Corey Perry’s dramatic entrance into the Hart Trophy race

When you think of Corey Perry, what's the first thing that comes to your mind?

It's probably "uber-pest", "solid forward" or if you're Evgeni Nabokov, something of the four-letter variety.

But while Perry is all of those things, this season he's making it incredibly hard to not add "valuable" to that list.

As in, "Most Valuable."

Currently on a tear that has seen him pot 11 goals in eight games and lead Anaheim to six wins in their last eight games, Perry has played himself into the Hart Trophy conversation with a career season of 42 goals (2nd in the NHL), 83 points (6th), 12 power play goals (4th), and nine game-winning goals (T-2nd).

Would Perry be in your top three right now for MVP?

Along with Perry's increased production, he's also been given more responsibility on the ice by Anaheim Ducks head coach Randy Carlyle. Merely a spectator (or in the penalty box) while the Ducks have been shorthanded in the past, Perry is third among Ducks' forwards in time on the penalty kill (1:33).

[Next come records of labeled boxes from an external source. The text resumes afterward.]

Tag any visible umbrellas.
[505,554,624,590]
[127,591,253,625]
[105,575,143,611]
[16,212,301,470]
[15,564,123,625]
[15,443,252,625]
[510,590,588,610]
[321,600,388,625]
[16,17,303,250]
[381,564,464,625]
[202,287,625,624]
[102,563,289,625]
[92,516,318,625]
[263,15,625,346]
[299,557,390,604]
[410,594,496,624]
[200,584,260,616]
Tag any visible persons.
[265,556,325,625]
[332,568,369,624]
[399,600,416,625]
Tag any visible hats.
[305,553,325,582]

His Hart detractors may say that he benefits from playing on arguably the NHL's best line with Ryan Getzlaf and Bobby Ryan, but if Henrik and Daniel Sedin can pile up the points playing with each other and likely win consecutive MVPs, that argument can't be held against Perry's case.

And while Perry has breached the 100 PIMs mark for the fourth season in a row, like Ryan Kesler, he's learned to calm down a bit and not put his team in a tough spot by spending two minutes in the penalty box as he told Mark Whicker of the Orange Counter Register:

Gone, for the most part, are the petulant cross-checks in the offensive zone that change a game's vibe and disrupt Carlyle's rotations.

"It was too much," Perry said. "We as a team were in the box a little too much early in the season. I just had to make a conscious effort to relax and play my style of game."

Now that he has scaled that obstacle Perry is free to go anywhere.

Maybe even Las Vegas for the postseason awards ceremony.

Even with his 100 PIMs, Perry has played much more disciplined hockey than earlier in the season. Since Jan. 1, Perry has compiled just 26 of his 100 PIMs on the season. And if you were wondering, there have been Hart Trophy winners that have broken the century mark in penalty minutes, with the last two players being Bobby Clarke (1974 and 1976) and Bobby Orr (1970 and 1972).

So can Corey Perry actually win the Hart Trophy? Given the attention already hoisted upon Daniel Sedin, Steven Stamkos, Jonathan Toews and Nicklas Lidstrom, Perry's late entrance into the discussion may be too little too late to ensure a trip to Las Vegas in June.